Here are the 3 easy steps for how to cook pumpkin seeds in 15 minutes:
1. Scoop seeds out of the pumpkin and straight into a 1 cup measuring cup.
2. Add oil to this proportion: 1 teaspoon to 1 cup seeds.
3. Transfer to a parchment-paper lined (or greased) baking sheet, sprinkle with kosher salt and roast for 15 minutes in a preheated 400 degree oven.
And that’s how easy it can be!
I’ve seen recipes with up to 11 steps…and bake times of up to an hour. But the above 3 steps will work great for pumpkin seeds, butternut squash seeds and just about any winter squash seeds (check out Deanna’s recipe for Sugar & Spice Butternut Squash Seeds!)
Now while my instructions for how to cook pumpkin seeds were only 3 steps long, the notes are longer. They are not essential to the recipe – but may helpful:
1. No need to wash the seeds – For years, I dutifully washed off all the pumpkin “guts” (as my husband calls the stringy pulp.) But last year, a friend mentioned she didn’t. And wow, when I tried it, the few bits of remaining stringy pulp just added a little crispy texture (and if you’re lucky, you’ll get a few bits of roasted sweet pumpkin flesh!) Your seeds may not be the prettiest punkin’s at the party, but they will be the easiest and speediest.
2. No need to soak the seeds in water – If they are fresh from the pumpkin, they are plump enough.
3. No need to dry your seeds overnight, or even to pat them dry with a towel – Even seeds that are still slimy from being newly harvested from the inside of a pumpkin cavity will absorb and be coated with enough oil to toast a little and to make the salt stick. And really, who needs seeds so slippery they make an oil slick on your finger tips?
4. Oven time and temp may vary – The 15 minutes at 400-degrees produced crunchy, toasty and barely golden seeds on my oven’s convection setting. I also tested seeds on regular (non-convection setting) and the seeds got really golden (not burnt – but close) at 375-degrees after 20 minutes. So WATCH CAREFULLY. Also, my seeds were from a small-ish pumpkin, so if your seeds are larger, you may roast a little longer.
5. Stirring isn’t necessary – Since you are blasting the seeds with high heat for a short time, they get crunchy toasty throughout without stirring.
6. Spice them up to your heart’s content – I usually just add salt because we’re at the beginning of the pumpkin season and my kids, husband and I eat a pumpkin-full of seeds in one sitting.

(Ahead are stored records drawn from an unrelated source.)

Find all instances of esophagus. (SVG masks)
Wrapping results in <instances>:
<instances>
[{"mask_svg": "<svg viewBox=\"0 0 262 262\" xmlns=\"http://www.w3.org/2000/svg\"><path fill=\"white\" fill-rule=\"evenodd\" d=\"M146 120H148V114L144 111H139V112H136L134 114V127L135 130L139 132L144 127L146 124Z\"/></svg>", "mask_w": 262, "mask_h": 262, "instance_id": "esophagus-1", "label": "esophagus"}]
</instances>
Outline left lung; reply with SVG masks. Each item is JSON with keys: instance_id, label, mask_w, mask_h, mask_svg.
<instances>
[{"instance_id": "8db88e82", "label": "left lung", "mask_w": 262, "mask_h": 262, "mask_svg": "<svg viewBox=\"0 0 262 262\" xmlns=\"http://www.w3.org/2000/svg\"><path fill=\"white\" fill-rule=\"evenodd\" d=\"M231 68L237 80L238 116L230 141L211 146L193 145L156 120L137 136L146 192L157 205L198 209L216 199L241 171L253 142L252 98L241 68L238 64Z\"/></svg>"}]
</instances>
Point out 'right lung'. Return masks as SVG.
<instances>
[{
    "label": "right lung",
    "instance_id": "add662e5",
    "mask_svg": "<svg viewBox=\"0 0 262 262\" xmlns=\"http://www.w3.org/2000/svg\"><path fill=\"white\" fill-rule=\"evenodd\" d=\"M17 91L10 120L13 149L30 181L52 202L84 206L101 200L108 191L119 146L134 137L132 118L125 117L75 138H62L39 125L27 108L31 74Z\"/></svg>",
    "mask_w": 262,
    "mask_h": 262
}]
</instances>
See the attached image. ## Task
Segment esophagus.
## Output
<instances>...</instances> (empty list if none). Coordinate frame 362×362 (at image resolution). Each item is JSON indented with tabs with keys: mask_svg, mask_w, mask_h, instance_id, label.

So, why mess with a simply delicious thing?
We are still 16 days from Halloween and 44 days from Thanksgiving, there will many more seeds to roast; and when I do, I plan to try these recipes from fellow bloggers:
And lastly, a bit about the nutrition super-stardom of the seeds. Pumpkin seeds are rich in:
Good (monounsaturated) fatty acids – Great for heart health
Vitamin E – A potent antioxidant that’s harder to get in fruits and veggies because it’s fat-soluble
B-vitamins – To help in metabolism and possibly reduce anxiety
Protein – About 8 grams in a 1/4-cup serving
Amino acids tryptophan and glutamate – Which may help with healthy sleep
Iron, copper, manganese, potassium, zinc, calcium and selenium – Essential minerals that are also hard to find in fruits and veggies
Fiber – Obviously, with all those edible shells around the green pumpkin pepita seed in the center!
Have you roasted pumpkin seeds yet this year? Plain salt or fancy flavored?